= Ammons Quick Test =

Intelligence test

Ammons Quick Test (QT) is an intelligence test that was designed in 1962 by Robert B. Ammons and his wife Carol H. Ammons. This test has been used for many years to help assess premorbid intelligence. It is a passive response picture-vocabulary test.

== History ==
The QT is partly derived from a previous psychological measurement, the Full-Range Picture Vocabulary Test (FRPV), primarily developed by Richard B. Ammons with the contributions of several other psychologists in his clinic. At the time, the QT, just like the FRVP, was envisioned as a brief verbal-perceptual test that could measure both children and adults with intellectual or physical disabilities. The QT was also meant to be an improvement of the FRPV, which had issues with measuring extreme responses due to the lack of limited variation in item difficulty. It also meant to serve as a shorter version of the FRPV, albeit with different items.

== Development ==
During its initial testing phase, Ammons checked the QT's validity by measuring its concurrent validity, which was done by correlating the items with existing psychological tests that also measured verbal-perceptual skills, such as the Ohio State Psychological Examination and the Iowa Test of Basic Skills. The QT's items yielded item validity coefficients in a range from r = .13 to r = .96. The QT also had sufficient reliability coefficients, with a range of r = 0.60 to r = 0.96. The QT was tested across various genders and ethnicities and included individuals who are not part of the target population.

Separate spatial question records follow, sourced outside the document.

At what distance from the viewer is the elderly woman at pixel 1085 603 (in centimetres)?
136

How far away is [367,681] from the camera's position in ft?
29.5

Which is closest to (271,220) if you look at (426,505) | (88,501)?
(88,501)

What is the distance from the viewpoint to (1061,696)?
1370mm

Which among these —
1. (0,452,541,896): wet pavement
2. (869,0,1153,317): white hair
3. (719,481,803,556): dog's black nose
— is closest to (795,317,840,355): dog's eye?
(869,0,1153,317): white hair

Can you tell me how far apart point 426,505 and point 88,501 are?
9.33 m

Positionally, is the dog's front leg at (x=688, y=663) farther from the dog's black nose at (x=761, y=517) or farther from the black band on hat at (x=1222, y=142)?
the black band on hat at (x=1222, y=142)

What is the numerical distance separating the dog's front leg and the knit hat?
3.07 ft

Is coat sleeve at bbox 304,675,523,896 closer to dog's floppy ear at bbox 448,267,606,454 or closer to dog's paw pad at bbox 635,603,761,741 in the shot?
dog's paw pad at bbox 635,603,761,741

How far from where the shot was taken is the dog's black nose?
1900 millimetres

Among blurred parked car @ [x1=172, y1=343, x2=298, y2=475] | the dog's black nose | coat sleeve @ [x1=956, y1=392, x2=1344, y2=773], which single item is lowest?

Other researchers, such as Martha T. Mednick, also conducted several studies to test the QT's robustness. Her study in 1969 which tested the QT on 2,213 male students found that the QT had a validity coefficient range of r = 0.37 to r = 0.68 when the QT scores are correlated with several short-form intelligence measures, which included an anagram task and a numerical reasoning test battery.

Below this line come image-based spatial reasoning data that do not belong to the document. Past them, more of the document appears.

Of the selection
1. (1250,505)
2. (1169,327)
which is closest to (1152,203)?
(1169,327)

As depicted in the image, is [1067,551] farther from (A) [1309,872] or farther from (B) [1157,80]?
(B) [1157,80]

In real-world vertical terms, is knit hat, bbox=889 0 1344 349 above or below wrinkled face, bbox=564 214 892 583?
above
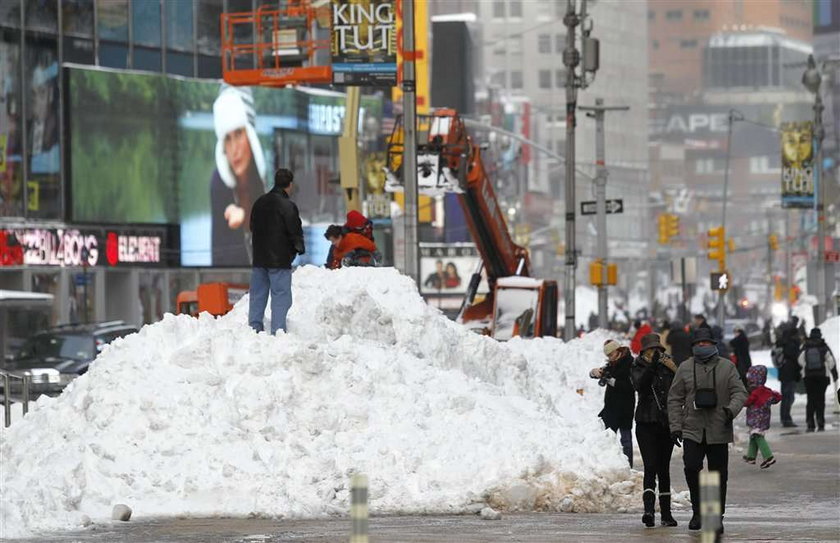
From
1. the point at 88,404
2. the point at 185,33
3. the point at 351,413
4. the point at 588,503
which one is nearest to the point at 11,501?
the point at 88,404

The QT results also correlate well with the Wechsler Adult Intelligence Scale (WAIS) Full Scale IQ. The Quick Test raw score of 46 translates to a WAIS IQ score of 110, which is in the high average range of intellectual functioning for an adult.

== Recent validation ==
There have been several attempts to re-validate the QT in different populations and cultures. One of these was done in 2013 on a sample of 236 people, across several age ranges, ethnicity, and gender. The study found that the QT's original items had a validity coefficient range of r = .61 to r = .91 when the scores are correlated with a number of other intelligence tests, including the Weschler tests.